[Start Available records]

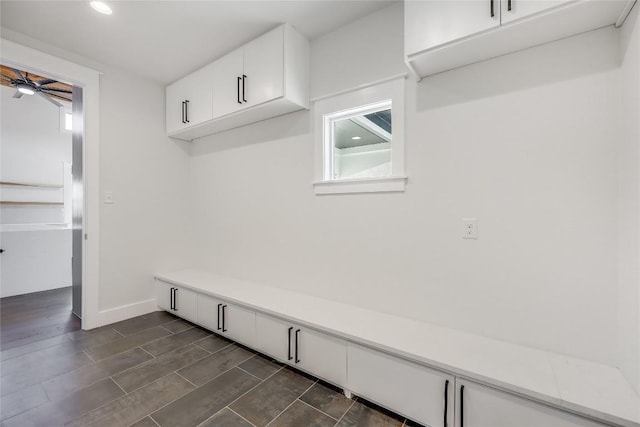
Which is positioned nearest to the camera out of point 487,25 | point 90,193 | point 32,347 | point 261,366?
point 487,25

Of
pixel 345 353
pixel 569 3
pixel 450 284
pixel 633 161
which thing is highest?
pixel 569 3

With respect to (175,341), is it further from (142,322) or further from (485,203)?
(485,203)

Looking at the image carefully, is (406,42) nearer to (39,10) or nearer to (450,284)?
(450,284)

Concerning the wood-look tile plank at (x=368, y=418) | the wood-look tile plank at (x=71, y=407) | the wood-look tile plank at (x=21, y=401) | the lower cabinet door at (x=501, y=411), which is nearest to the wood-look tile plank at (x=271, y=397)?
the wood-look tile plank at (x=368, y=418)

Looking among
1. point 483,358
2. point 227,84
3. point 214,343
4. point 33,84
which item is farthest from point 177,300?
point 33,84

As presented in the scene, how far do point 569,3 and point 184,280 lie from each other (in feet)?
11.6

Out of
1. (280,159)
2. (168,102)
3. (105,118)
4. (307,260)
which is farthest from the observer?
(168,102)

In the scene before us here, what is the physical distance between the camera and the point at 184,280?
303 cm

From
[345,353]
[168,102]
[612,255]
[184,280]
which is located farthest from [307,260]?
[168,102]

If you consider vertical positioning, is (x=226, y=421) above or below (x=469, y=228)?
below

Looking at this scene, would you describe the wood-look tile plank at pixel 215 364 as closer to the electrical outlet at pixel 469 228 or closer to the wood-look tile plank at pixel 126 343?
the wood-look tile plank at pixel 126 343

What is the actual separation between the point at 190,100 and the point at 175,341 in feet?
8.03

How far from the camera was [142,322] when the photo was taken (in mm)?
3002

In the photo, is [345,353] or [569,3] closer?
[569,3]
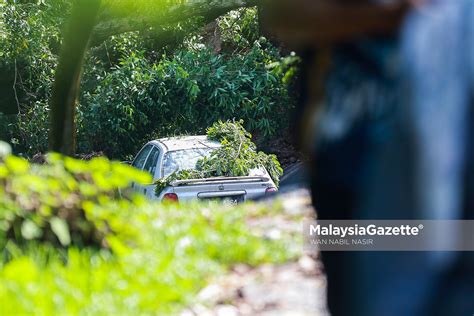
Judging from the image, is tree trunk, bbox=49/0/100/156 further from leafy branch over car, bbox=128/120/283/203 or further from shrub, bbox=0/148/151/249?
shrub, bbox=0/148/151/249

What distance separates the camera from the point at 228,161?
38.1 ft

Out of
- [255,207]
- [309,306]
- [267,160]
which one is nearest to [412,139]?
[309,306]

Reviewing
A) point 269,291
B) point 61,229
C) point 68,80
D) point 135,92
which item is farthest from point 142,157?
point 269,291

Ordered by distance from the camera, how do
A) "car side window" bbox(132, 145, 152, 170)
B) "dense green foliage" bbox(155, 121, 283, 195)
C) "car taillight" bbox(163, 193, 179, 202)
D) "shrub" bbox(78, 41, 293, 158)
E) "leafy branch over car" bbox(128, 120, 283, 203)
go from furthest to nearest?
1. "shrub" bbox(78, 41, 293, 158)
2. "car side window" bbox(132, 145, 152, 170)
3. "dense green foliage" bbox(155, 121, 283, 195)
4. "leafy branch over car" bbox(128, 120, 283, 203)
5. "car taillight" bbox(163, 193, 179, 202)

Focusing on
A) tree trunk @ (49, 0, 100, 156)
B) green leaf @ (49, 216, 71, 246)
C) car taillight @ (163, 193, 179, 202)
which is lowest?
car taillight @ (163, 193, 179, 202)

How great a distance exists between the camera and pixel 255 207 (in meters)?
5.73

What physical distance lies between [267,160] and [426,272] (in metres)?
10.7

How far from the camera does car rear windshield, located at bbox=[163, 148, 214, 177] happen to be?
A: 1139 centimetres

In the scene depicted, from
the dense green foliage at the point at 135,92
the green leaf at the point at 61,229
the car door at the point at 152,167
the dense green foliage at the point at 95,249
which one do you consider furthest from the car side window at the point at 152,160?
the green leaf at the point at 61,229

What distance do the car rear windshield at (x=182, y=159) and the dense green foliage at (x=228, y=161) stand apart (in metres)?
0.12

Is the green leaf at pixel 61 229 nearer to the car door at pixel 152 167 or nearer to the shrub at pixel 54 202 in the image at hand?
the shrub at pixel 54 202

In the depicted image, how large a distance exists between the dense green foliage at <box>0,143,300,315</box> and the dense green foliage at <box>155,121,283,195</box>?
20.1 ft

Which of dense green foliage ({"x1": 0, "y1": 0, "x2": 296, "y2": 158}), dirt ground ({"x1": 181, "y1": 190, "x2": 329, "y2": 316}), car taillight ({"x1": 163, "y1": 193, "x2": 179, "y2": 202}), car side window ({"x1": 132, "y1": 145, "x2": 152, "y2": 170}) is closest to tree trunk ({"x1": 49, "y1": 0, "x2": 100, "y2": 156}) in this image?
car taillight ({"x1": 163, "y1": 193, "x2": 179, "y2": 202})

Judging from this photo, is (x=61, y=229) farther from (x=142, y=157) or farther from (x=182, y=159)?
(x=142, y=157)
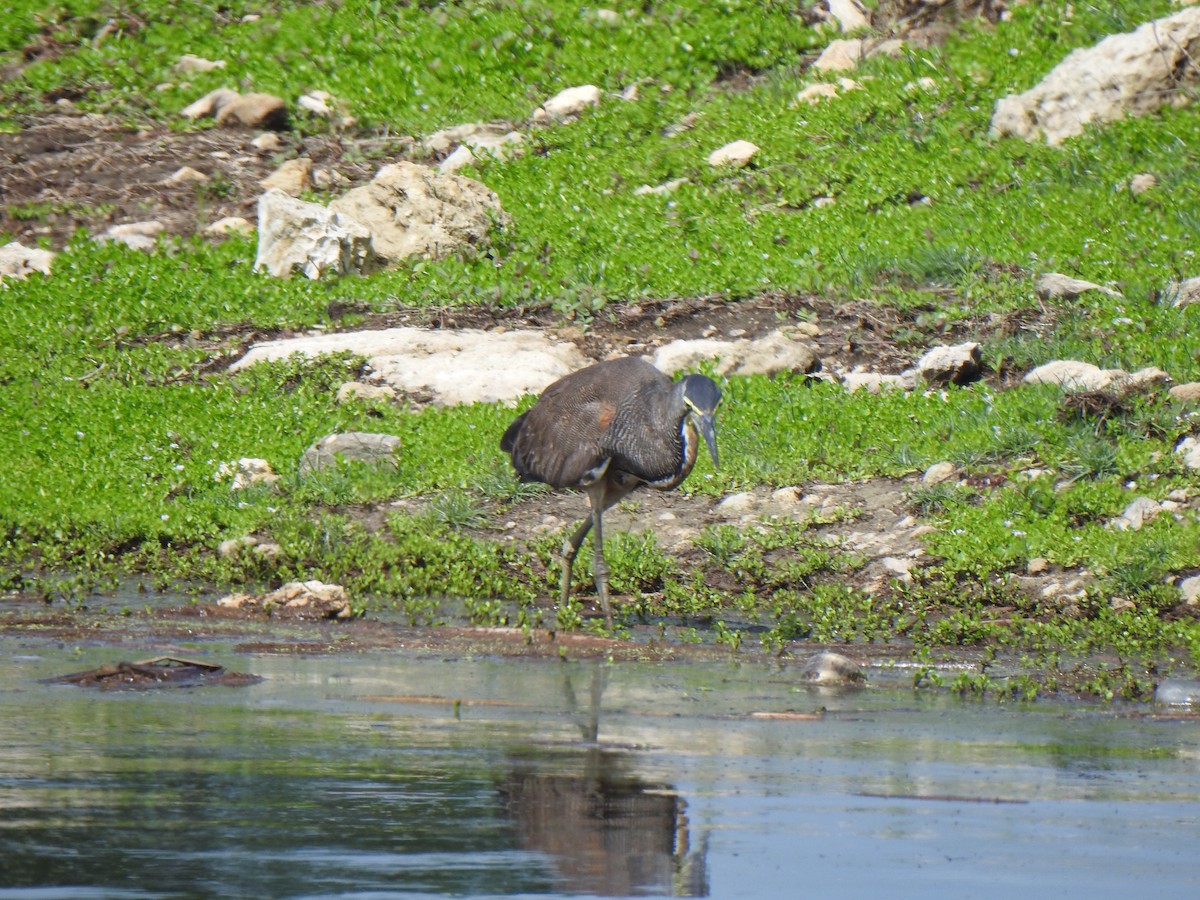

[End Available records]

| Written instruction |
Copy all of the lines above word for word, leaving out the pictures.

| Written answer |
Which is positioned nearest to the camera out of point 487,25 | point 90,193 | point 32,347 | point 261,366?
point 487,25

Of
pixel 345 353
pixel 569 3
pixel 450 284
pixel 633 161
which thing is highest?
pixel 569 3

With respect to (175,341), is it further from (142,322) or further from (485,203)?
(485,203)

Looking at the image carefully, is (406,42) nearer to (39,10) or nearer to (450,284)?
(450,284)

Concerning the wood-look tile plank at (x=368, y=418) | the wood-look tile plank at (x=71, y=407) | the wood-look tile plank at (x=21, y=401) | the lower cabinet door at (x=501, y=411), which is nearest to the wood-look tile plank at (x=271, y=397)?
the wood-look tile plank at (x=368, y=418)

Looking among
1. point 483,358
2. point 227,84
3. point 214,343
4. point 33,84
which item is farthest from point 177,300?
point 33,84

As presented in the scene, how far do point 569,3 and point 184,280 lie from each other (in feet)?
11.6

Out of
1. (280,159)
2. (168,102)
3. (105,118)
4. (307,260)
which is farthest from the observer?
(168,102)

In the scene before us here, what is the physical distance between the camera and the point at 184,280?
303 cm

From
[345,353]
[168,102]
[612,255]
[184,280]
which is located farthest from [307,260]?
[168,102]

If you consider vertical positioning, is (x=226, y=421) above or below (x=469, y=228)?
below

Looking at this scene, would you describe the wood-look tile plank at pixel 215 364 as closer to the electrical outlet at pixel 469 228 or closer to the wood-look tile plank at pixel 126 343?
the wood-look tile plank at pixel 126 343

What is the actual separation between the point at 190,100 and the point at 175,341 in feet?
8.03

How far from the camera was [142,322] when the photo was taken (in mm)?
3002

In the photo, is [345,353] or [569,3] closer?
[569,3]
Judging from the image, is tree trunk, bbox=49/0/100/156 further from leafy branch over car, bbox=128/120/283/203 or further from shrub, bbox=0/148/151/249?
shrub, bbox=0/148/151/249

What distance separates the camera from the point at 228,161?
38.1 ft

Out of
- [255,207]
- [309,306]
- [267,160]
which one is nearest to [412,139]?
[309,306]

Reviewing
A) point 269,291
B) point 61,229
C) point 68,80
D) point 135,92
which item is farthest from point 142,157?
point 269,291

Ordered by distance from the camera, how do
A) "car side window" bbox(132, 145, 152, 170)
B) "dense green foliage" bbox(155, 121, 283, 195)
C) "car taillight" bbox(163, 193, 179, 202)
D) "shrub" bbox(78, 41, 293, 158)
E) "leafy branch over car" bbox(128, 120, 283, 203)
go from furthest to nearest?
1. "shrub" bbox(78, 41, 293, 158)
2. "car side window" bbox(132, 145, 152, 170)
3. "dense green foliage" bbox(155, 121, 283, 195)
4. "leafy branch over car" bbox(128, 120, 283, 203)
5. "car taillight" bbox(163, 193, 179, 202)

Focusing on
A) tree trunk @ (49, 0, 100, 156)
B) green leaf @ (49, 216, 71, 246)
C) car taillight @ (163, 193, 179, 202)
which is lowest?
car taillight @ (163, 193, 179, 202)

How great a distance exists between the camera and pixel 255 207 (in meters)?
5.73

What physical distance lies between [267,160] and [426,272] (in metres)?
10.7

How far from the camera does car rear windshield, located at bbox=[163, 148, 214, 177] happen to be?
A: 1139 centimetres

In the scene depicted, from
the dense green foliage at the point at 135,92
the green leaf at the point at 61,229
the car door at the point at 152,167
the dense green foliage at the point at 95,249
which one do you consider furthest from the car side window at the point at 152,160?
the green leaf at the point at 61,229

What distance do the car rear windshield at (x=182, y=159) and the dense green foliage at (x=228, y=161) stand apart (in metres)?
0.12

Is the green leaf at pixel 61 229 nearer to the car door at pixel 152 167 or nearer to the shrub at pixel 54 202 in the image at hand?
the shrub at pixel 54 202

In the depicted image, how large a distance exists between the dense green foliage at <box>0,143,300,315</box> and the dense green foliage at <box>155,121,283,195</box>?
20.1 ft

Which of dense green foliage ({"x1": 0, "y1": 0, "x2": 296, "y2": 158}), dirt ground ({"x1": 181, "y1": 190, "x2": 329, "y2": 316}), car taillight ({"x1": 163, "y1": 193, "x2": 179, "y2": 202}), car side window ({"x1": 132, "y1": 145, "x2": 152, "y2": 170}) is closest to tree trunk ({"x1": 49, "y1": 0, "x2": 100, "y2": 156}) in this image?
car taillight ({"x1": 163, "y1": 193, "x2": 179, "y2": 202})

Judging from this photo, is (x=61, y=229) farther from (x=142, y=157) or farther from (x=182, y=159)?
(x=142, y=157)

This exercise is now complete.